But many of those ships bearing treasure never reached Spain. Pirates—sea robbers—lay in wait to rob the land robbers. It was better sport to rob robbers than to rob the poor Indians. These pirates were bold and bad and cold and cruel. They wore blood-red sashes round their waists, blood-red handkerchiefs round their necks, and blood-red handkerchiefs round their heads. They hung huge rings in their ears and huge bracelets on their arms, and they were “armed to the teeth”—whatever that means. They hid behind these little islands in the Caribbean Sea, and when they saw a treasure ship coming from afar they hoisted a black flag to their ship’s mast, a flag with a skull and two bones crossed on it, and sailed forth and captured the ship, its treasures, and its crew. They made the crew slaves, or if the pirates didn’t want any more slaves, they made their captives “walk the plank”—that is, walk blindfolded out on a plank set over the ship’s edge. They would reach the end and suddenly step off into the sea and be drowned. Then the pirate would load the treasure he had captured into a huge iron-bound chest, sail back to his little island, and bury the treasure chest in a hole in the sand. He would mark the spot on a map with an X so that he might find it when he wanted it, and so that no one else could find it.

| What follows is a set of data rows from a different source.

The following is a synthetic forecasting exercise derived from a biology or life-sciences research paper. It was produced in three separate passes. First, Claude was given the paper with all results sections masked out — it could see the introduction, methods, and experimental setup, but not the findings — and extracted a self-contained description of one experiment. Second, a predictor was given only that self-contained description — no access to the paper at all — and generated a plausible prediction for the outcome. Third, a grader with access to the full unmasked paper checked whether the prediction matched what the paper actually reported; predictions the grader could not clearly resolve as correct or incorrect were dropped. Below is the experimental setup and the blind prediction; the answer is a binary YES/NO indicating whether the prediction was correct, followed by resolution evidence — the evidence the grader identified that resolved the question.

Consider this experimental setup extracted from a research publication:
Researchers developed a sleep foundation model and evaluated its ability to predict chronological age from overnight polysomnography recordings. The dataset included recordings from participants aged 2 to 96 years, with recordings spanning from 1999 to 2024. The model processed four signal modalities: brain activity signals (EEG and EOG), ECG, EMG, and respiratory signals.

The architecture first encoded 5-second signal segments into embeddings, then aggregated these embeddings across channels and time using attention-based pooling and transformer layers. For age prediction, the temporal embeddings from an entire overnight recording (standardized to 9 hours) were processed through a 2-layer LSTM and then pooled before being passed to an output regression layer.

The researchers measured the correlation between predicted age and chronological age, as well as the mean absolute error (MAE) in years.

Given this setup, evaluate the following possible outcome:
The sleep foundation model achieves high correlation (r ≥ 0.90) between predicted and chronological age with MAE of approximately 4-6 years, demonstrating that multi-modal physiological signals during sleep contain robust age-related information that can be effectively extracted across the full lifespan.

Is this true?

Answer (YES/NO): NO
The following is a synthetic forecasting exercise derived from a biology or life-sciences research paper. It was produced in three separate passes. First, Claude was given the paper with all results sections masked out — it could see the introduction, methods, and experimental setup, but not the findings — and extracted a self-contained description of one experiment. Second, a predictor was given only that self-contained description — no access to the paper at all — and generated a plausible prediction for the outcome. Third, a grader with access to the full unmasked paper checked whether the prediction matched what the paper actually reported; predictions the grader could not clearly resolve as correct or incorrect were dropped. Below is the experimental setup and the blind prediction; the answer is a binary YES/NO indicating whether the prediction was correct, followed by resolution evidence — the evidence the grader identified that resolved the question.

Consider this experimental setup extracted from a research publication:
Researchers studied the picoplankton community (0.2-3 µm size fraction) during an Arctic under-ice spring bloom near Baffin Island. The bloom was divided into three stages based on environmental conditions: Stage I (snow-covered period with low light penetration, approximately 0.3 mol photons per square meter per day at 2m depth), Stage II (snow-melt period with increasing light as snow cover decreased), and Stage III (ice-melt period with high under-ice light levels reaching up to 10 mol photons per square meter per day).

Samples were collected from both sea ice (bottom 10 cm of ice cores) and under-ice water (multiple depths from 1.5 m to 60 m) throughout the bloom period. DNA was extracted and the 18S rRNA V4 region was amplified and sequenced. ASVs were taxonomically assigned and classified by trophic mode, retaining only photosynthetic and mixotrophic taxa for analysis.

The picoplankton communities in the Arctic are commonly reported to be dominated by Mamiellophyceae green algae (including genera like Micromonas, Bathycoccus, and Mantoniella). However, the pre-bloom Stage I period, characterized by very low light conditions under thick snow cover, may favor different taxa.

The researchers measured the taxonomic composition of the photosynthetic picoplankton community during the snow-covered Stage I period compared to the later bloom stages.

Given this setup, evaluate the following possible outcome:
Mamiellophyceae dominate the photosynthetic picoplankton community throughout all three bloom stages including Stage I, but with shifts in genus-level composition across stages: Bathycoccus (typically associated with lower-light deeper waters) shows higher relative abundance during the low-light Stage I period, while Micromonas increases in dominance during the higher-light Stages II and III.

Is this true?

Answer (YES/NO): NO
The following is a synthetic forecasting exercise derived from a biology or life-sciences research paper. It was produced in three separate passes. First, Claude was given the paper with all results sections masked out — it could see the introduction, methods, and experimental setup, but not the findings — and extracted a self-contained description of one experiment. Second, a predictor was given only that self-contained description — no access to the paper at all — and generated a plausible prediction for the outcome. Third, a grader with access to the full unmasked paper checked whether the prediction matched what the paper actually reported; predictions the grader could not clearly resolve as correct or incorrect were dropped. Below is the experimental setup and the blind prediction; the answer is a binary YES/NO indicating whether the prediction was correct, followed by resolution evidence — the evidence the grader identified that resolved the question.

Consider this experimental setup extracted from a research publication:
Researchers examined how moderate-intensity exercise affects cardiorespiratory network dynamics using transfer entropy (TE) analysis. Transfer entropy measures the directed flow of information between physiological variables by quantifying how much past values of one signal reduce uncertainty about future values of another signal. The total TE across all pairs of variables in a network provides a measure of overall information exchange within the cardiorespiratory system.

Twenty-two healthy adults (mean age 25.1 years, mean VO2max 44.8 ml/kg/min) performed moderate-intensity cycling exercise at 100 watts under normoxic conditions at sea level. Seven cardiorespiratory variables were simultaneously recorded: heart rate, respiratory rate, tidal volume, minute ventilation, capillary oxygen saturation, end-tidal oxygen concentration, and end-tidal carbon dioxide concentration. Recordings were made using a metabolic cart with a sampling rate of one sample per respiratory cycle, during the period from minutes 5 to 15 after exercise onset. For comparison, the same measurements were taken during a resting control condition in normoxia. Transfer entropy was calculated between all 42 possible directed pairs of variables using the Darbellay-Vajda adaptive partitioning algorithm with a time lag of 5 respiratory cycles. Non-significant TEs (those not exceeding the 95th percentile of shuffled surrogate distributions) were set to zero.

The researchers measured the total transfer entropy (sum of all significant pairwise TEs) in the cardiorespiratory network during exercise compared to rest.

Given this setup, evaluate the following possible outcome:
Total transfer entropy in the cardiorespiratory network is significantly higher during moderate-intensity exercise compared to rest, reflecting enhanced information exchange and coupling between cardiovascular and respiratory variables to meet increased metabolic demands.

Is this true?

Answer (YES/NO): YES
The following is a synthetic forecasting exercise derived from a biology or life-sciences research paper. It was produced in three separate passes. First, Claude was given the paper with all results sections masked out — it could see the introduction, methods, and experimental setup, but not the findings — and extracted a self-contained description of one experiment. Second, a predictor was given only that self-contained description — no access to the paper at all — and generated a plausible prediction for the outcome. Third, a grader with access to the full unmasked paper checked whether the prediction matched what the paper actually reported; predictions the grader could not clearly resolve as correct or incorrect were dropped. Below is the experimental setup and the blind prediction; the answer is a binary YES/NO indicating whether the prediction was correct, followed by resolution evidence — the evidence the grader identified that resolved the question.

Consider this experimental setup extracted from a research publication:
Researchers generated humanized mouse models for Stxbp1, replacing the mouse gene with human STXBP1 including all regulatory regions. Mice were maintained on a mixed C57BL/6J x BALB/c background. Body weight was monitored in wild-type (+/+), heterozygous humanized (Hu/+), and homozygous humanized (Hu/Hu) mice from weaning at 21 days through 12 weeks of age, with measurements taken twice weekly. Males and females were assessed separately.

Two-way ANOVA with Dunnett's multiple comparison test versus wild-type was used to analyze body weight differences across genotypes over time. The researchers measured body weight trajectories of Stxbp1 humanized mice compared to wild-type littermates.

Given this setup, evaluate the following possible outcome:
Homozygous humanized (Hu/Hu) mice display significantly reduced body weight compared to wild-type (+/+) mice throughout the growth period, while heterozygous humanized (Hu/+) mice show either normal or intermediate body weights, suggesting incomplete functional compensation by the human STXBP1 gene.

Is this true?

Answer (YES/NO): NO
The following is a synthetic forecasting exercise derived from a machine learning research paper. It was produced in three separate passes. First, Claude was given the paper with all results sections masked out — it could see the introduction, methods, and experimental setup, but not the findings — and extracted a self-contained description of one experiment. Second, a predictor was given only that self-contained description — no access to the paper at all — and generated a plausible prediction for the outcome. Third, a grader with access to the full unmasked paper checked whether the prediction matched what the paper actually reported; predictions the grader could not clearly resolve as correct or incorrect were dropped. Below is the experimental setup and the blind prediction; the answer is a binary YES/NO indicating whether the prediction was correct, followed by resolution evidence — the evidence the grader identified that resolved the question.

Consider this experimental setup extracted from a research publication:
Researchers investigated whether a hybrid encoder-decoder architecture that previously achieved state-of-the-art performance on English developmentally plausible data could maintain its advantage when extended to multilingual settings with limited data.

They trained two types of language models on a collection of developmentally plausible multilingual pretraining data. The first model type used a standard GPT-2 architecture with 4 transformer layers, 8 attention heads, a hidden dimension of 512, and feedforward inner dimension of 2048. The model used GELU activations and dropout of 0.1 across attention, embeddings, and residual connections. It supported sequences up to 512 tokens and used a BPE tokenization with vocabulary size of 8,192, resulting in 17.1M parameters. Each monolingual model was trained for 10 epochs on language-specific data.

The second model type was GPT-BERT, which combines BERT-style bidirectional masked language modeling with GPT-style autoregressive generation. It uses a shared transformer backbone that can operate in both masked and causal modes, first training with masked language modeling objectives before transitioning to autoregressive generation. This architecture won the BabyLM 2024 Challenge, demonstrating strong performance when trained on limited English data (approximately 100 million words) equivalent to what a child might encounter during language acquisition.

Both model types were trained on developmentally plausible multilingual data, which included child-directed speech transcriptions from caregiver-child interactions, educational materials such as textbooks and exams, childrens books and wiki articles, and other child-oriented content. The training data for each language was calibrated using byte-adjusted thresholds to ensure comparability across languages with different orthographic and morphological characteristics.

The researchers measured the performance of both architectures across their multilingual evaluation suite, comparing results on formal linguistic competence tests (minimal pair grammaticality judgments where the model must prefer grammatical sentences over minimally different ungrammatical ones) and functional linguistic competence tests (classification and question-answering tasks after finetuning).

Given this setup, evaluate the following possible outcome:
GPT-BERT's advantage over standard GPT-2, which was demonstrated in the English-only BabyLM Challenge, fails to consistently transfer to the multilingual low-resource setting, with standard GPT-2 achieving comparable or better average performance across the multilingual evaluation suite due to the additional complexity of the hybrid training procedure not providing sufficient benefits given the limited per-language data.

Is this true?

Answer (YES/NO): YES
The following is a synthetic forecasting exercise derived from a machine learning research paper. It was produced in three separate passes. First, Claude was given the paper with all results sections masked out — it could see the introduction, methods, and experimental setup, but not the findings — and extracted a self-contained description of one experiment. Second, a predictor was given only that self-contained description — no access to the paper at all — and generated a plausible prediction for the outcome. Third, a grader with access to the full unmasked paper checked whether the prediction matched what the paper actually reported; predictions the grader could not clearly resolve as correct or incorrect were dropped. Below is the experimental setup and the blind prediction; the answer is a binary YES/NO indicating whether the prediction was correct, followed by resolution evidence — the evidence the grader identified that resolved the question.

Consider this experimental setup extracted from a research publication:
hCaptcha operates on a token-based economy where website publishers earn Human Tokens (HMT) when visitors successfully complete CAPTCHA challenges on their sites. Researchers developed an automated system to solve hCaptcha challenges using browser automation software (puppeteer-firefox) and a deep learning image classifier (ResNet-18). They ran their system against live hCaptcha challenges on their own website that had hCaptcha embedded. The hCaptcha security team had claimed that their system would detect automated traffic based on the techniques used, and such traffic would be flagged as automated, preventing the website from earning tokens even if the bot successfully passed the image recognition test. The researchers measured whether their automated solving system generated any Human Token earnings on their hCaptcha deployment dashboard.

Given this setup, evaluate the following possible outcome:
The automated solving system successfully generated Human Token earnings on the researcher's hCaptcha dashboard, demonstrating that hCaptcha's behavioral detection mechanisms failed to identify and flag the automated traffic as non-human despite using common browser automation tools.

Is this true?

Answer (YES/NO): YES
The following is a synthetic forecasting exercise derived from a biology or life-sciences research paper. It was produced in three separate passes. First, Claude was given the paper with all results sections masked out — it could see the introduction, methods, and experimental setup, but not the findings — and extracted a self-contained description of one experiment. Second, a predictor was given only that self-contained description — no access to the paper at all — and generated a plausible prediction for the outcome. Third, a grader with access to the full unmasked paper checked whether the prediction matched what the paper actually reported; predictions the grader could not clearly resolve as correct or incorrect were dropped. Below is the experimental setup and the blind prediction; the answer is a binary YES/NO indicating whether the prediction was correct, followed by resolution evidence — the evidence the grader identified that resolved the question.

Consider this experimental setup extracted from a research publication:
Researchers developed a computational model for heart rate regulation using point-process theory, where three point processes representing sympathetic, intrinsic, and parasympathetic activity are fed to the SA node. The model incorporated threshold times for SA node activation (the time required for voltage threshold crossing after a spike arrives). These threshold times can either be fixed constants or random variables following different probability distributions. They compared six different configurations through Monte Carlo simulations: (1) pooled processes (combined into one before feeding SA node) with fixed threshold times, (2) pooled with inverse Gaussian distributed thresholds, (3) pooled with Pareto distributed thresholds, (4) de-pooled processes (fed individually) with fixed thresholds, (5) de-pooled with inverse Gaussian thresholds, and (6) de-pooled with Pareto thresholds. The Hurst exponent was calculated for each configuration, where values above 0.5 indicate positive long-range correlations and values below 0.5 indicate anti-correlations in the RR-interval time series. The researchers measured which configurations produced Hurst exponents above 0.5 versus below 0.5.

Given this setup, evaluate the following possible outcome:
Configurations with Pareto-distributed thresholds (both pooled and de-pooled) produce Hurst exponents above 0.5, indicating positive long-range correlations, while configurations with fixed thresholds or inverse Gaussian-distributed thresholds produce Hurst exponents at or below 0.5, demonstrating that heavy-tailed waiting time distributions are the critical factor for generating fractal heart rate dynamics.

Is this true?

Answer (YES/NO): NO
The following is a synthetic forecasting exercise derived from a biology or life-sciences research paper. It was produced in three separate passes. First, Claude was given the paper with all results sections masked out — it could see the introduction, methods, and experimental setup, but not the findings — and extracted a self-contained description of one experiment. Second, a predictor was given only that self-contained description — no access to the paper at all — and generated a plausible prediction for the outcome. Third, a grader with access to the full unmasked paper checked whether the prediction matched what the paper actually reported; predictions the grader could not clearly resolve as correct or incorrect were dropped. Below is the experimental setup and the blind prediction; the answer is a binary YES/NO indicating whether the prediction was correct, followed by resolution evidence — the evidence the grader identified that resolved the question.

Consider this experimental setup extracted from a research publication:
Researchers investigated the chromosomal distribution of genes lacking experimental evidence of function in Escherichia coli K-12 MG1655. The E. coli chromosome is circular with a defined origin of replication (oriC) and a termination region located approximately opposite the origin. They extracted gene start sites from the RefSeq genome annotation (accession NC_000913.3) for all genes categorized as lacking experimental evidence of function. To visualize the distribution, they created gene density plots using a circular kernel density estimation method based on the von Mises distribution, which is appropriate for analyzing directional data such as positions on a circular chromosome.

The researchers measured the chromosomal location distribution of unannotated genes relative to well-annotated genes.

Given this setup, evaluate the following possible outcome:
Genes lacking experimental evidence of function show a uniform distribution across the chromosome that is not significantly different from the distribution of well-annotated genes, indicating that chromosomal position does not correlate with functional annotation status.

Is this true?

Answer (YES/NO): NO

These pirates are gone long years ago, and the ships that sail the blue Caribbean have now no fear of pirates any more, and few of these ships carry anything that pirates would want. But the sea is so blue and the weather so warm and the islands so lovely that many people make voyages to the Pirate Seas just for pleasure. I did once myself.
I left New York when it was snowing and in two days I was on an island called Bermuda, where it was warm and sunny. Easter lilies were growing in the fields, and new potatoes and onions. Farmers were raising them to send to shivering New York so that Americans might have warm-weather flowers and warm-weather vegetables long before warm weather itself came.